(Visual spatial reasoning items)
┄┄┄┄┄┄

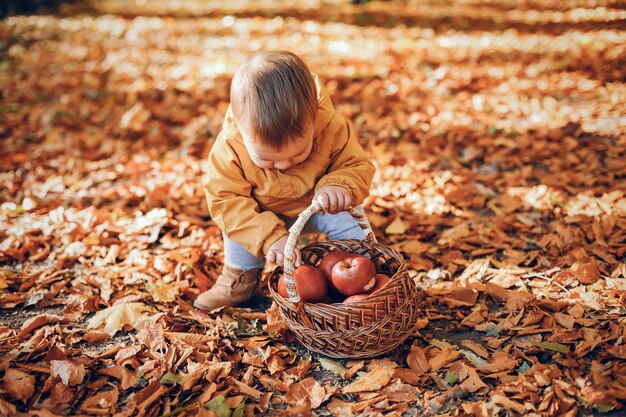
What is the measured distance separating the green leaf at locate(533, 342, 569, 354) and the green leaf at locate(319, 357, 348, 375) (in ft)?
2.92

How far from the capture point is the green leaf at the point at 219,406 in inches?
84.4

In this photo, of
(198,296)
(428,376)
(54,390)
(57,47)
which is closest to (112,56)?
(57,47)

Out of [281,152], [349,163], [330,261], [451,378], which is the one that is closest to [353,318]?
[330,261]

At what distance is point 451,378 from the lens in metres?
2.32

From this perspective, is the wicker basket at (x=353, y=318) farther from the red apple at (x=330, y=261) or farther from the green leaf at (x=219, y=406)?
the green leaf at (x=219, y=406)

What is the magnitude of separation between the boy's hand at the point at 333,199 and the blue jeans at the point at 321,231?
16.5 inches

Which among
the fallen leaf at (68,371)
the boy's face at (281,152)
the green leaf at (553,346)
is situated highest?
the boy's face at (281,152)

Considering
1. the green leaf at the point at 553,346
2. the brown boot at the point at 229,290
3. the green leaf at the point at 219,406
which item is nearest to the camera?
the green leaf at the point at 219,406

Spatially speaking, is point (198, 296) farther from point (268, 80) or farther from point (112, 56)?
point (112, 56)

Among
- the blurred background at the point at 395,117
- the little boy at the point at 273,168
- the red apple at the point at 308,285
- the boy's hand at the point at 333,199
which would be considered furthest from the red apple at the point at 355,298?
the blurred background at the point at 395,117

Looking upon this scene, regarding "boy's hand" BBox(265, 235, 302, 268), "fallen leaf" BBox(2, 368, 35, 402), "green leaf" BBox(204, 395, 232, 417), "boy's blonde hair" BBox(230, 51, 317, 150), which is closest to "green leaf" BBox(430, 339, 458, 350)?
"boy's hand" BBox(265, 235, 302, 268)

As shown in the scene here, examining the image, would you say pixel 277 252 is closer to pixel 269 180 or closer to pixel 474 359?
pixel 269 180

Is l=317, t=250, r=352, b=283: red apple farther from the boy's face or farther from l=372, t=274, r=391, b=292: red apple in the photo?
the boy's face

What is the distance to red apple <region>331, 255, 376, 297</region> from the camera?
94.4 inches
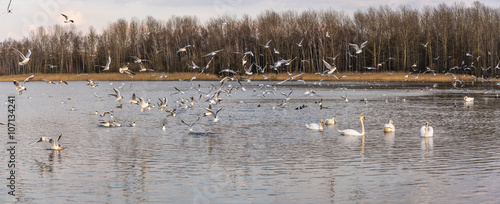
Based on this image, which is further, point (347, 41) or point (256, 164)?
point (347, 41)

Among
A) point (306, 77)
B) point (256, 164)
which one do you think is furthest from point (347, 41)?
point (256, 164)

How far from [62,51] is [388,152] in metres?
83.9

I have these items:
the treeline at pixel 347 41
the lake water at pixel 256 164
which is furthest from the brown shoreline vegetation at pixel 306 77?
the lake water at pixel 256 164

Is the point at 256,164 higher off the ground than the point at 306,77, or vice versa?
the point at 306,77

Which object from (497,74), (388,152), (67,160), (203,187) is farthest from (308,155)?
(497,74)

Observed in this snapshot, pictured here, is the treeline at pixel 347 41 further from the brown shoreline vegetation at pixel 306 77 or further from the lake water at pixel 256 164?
the lake water at pixel 256 164

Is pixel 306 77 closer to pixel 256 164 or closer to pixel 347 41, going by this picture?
pixel 347 41

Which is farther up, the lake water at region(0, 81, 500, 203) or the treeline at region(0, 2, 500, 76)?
the treeline at region(0, 2, 500, 76)

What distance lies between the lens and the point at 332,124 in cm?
2181

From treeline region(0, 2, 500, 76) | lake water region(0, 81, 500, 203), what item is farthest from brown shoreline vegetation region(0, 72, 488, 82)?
lake water region(0, 81, 500, 203)

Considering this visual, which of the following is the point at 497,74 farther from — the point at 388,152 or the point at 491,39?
the point at 388,152

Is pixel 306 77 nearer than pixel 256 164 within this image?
No

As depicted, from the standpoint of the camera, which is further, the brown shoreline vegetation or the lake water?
the brown shoreline vegetation

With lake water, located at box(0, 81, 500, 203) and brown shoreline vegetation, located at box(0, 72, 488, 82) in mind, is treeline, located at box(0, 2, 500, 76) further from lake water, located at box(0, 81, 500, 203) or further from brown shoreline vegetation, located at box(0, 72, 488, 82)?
lake water, located at box(0, 81, 500, 203)
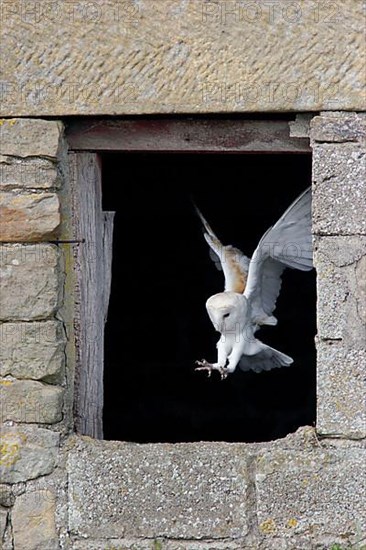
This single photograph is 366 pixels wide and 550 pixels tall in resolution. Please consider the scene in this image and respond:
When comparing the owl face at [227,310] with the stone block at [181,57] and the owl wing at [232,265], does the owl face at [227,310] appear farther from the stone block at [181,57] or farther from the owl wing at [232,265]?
the stone block at [181,57]

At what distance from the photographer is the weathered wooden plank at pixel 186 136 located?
400 centimetres

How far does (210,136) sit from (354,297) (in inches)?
32.8

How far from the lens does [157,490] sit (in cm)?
402

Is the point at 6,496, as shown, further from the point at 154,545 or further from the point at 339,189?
the point at 339,189

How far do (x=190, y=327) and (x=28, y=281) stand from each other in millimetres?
2465

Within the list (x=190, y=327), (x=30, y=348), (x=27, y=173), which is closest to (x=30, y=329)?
(x=30, y=348)

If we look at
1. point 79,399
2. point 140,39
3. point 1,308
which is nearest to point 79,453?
point 79,399

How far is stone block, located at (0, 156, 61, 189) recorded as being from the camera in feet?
13.0

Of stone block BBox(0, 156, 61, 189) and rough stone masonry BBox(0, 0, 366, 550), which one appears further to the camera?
stone block BBox(0, 156, 61, 189)

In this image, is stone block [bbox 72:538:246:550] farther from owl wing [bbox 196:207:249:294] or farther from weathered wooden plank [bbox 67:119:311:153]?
weathered wooden plank [bbox 67:119:311:153]

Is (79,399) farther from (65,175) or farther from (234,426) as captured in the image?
(234,426)

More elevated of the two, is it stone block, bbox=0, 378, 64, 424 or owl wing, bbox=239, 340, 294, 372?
owl wing, bbox=239, 340, 294, 372

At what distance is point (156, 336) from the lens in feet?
21.1

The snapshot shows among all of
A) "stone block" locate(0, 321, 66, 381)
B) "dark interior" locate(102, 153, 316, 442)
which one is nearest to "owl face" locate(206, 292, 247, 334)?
"stone block" locate(0, 321, 66, 381)
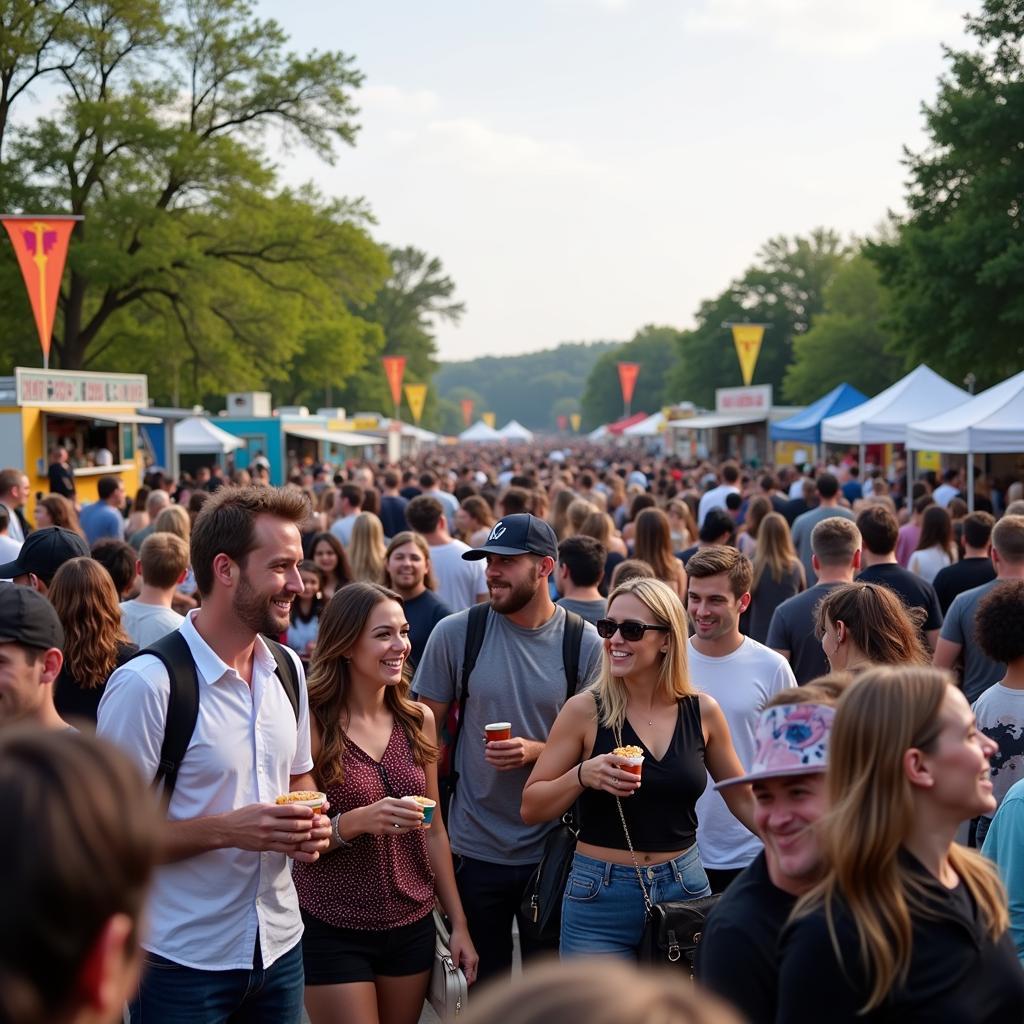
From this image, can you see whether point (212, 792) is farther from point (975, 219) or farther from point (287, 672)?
point (975, 219)

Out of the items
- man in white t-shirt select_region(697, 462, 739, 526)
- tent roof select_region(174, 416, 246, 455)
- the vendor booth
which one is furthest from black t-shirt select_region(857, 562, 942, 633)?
tent roof select_region(174, 416, 246, 455)

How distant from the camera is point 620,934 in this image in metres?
3.94

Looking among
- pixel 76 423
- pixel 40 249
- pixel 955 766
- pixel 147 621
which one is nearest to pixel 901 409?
pixel 40 249

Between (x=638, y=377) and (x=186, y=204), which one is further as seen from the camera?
(x=638, y=377)

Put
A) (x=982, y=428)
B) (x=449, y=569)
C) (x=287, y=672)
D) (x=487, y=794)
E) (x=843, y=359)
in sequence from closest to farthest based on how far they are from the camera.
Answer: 1. (x=287, y=672)
2. (x=487, y=794)
3. (x=449, y=569)
4. (x=982, y=428)
5. (x=843, y=359)

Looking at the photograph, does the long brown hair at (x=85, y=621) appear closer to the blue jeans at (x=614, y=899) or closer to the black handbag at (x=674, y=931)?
the blue jeans at (x=614, y=899)

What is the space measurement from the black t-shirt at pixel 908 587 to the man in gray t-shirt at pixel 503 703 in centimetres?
283

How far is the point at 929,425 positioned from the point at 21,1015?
17199 millimetres

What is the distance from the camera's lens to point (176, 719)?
10.9ft

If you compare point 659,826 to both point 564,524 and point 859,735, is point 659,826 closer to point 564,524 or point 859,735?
point 859,735

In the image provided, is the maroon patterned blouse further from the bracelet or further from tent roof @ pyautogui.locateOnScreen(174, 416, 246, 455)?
tent roof @ pyautogui.locateOnScreen(174, 416, 246, 455)

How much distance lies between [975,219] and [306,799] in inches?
1172

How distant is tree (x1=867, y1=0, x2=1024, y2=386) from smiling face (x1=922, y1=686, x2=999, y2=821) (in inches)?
1063

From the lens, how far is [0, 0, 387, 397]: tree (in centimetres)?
3450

┄┄┄┄┄┄

In the lines starting with the line containing "How much distance" and going on through the end of the material, rename "tree" to "pine tree". Give those lines again with nothing else changed.

- [Full solution]:
How much distance lies between [975,219] and [306,799] in inches?
1172

How distant is pine tree (x1=867, y1=0, x2=1024, y2=386) from smiling face (x1=922, y1=686, x2=999, y2=821) (in inches)?
1063

From the lens, how far is [0, 0, 387, 397]: pine tree (in centimetres)?
3450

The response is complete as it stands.